> INPUT DATA
□ □ □ □
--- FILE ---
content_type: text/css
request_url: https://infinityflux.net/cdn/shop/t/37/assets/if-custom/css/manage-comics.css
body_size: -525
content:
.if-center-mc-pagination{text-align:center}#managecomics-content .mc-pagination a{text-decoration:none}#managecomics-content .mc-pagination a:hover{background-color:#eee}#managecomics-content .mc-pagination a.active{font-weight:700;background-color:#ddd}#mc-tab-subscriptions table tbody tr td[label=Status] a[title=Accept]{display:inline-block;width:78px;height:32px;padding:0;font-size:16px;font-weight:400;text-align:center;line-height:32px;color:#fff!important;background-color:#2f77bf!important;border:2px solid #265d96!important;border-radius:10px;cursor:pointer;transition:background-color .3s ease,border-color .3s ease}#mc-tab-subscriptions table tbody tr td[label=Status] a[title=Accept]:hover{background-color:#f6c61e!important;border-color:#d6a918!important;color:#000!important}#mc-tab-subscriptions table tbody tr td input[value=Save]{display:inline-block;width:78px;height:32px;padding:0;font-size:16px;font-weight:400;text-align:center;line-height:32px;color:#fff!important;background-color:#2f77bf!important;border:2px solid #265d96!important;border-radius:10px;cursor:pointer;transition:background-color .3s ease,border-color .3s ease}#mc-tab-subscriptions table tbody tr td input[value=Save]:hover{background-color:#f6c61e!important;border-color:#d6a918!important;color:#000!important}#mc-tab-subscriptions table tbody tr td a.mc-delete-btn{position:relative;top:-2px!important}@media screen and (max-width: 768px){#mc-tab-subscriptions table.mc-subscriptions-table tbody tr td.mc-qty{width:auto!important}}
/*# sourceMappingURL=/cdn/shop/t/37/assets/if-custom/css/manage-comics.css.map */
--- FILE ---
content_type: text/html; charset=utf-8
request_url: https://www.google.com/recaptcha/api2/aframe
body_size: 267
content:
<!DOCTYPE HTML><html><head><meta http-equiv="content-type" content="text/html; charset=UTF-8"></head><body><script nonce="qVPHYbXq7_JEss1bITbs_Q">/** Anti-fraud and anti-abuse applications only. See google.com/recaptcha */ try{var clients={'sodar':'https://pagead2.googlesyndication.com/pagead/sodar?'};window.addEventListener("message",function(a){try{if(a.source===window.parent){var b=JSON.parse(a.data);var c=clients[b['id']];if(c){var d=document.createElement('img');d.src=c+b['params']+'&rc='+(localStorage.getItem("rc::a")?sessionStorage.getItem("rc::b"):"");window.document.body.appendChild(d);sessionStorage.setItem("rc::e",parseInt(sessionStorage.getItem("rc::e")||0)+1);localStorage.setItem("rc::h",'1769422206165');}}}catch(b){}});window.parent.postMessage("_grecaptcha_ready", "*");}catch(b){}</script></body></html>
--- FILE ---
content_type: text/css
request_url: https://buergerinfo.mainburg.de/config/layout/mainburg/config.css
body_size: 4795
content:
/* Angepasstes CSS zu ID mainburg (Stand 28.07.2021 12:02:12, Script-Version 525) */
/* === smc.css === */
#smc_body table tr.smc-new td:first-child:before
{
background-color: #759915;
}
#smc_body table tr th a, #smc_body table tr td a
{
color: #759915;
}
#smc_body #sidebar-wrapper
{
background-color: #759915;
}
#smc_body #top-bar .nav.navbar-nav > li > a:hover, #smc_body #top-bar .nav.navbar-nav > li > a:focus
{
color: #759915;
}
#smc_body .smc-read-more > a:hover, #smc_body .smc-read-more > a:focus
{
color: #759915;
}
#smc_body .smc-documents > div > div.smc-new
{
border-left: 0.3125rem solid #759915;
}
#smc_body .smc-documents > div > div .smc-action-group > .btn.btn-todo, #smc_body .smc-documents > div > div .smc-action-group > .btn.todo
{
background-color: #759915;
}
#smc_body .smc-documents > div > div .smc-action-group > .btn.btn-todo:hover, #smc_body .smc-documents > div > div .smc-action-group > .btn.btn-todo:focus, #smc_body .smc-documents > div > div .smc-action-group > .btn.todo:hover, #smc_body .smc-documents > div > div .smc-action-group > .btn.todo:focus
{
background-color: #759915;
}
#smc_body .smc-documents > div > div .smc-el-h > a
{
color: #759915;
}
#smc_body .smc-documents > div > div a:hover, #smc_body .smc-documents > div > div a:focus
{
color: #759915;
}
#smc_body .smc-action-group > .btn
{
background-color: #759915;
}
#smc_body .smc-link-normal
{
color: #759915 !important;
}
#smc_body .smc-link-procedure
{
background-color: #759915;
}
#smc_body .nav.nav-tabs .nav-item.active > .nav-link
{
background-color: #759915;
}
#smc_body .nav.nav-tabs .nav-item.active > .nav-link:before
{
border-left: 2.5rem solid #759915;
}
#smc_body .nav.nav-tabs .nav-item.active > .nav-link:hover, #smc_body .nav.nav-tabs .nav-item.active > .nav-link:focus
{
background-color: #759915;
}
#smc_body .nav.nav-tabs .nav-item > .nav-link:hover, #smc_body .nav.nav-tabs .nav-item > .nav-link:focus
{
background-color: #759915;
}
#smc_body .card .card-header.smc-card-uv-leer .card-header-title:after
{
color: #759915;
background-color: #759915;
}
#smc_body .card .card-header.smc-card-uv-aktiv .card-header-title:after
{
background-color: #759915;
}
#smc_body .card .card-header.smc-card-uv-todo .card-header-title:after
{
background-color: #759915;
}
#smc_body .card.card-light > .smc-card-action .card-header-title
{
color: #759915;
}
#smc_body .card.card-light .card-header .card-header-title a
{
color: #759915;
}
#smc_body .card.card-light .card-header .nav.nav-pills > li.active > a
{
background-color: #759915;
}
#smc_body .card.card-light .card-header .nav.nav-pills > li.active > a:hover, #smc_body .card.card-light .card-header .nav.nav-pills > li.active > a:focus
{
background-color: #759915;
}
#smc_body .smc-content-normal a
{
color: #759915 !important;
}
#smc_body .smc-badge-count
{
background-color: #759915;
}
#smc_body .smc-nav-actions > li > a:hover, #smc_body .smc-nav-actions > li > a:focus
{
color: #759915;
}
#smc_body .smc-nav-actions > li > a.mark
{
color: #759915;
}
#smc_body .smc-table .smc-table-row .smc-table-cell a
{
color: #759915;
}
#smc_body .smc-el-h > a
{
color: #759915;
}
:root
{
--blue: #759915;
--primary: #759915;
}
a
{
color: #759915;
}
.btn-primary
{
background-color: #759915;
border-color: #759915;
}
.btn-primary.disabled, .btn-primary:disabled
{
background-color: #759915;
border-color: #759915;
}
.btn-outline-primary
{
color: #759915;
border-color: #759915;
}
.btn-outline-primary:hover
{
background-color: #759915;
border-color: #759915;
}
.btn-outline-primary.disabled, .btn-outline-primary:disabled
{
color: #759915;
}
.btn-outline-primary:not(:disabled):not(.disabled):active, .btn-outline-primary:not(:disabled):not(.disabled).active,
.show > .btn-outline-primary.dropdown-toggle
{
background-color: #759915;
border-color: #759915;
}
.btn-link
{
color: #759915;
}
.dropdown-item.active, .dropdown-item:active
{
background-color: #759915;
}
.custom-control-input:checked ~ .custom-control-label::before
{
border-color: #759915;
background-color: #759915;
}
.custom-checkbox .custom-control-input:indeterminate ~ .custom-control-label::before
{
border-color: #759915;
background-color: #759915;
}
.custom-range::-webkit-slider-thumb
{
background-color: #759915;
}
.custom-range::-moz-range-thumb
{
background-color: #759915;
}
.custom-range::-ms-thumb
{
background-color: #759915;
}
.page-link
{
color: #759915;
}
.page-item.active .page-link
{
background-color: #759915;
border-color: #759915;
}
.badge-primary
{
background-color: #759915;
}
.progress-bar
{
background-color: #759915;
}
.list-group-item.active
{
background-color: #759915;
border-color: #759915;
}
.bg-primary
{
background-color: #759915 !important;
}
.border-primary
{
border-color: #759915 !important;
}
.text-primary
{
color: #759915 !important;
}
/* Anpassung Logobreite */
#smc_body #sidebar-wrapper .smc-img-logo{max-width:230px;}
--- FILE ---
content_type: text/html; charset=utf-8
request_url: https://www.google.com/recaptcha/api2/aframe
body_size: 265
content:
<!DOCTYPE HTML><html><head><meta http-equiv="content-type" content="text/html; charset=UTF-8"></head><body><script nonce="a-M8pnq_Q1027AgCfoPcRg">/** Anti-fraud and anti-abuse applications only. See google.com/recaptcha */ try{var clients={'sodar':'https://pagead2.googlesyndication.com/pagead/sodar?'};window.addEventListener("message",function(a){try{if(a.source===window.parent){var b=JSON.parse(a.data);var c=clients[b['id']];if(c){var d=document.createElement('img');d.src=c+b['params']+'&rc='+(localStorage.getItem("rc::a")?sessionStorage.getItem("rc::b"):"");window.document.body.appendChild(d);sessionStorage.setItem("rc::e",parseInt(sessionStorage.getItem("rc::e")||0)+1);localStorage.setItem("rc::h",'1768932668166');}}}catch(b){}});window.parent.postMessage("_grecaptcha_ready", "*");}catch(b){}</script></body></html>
□ □ □ □
> TASK
Pull each line containing the word "primary" out of the data above.

> FINISHED TASK
--primary: #759915;
.btn-primary
.btn-primary.disabled, .btn-primary:disabled
.btn-outline-primary
.btn-outline-primary:hover
.btn-outline-primary.disabled, .btn-outline-primary:disabled
.btn-outline-primary:not(:disabled):not(.disabled):active, .btn-outline-primary:not(:disabled):not(.disabled).active,
.show > .btn-outline-primary.dropdown-toggle
.badge-primary
.bg-primary
.border-primary
.text-primary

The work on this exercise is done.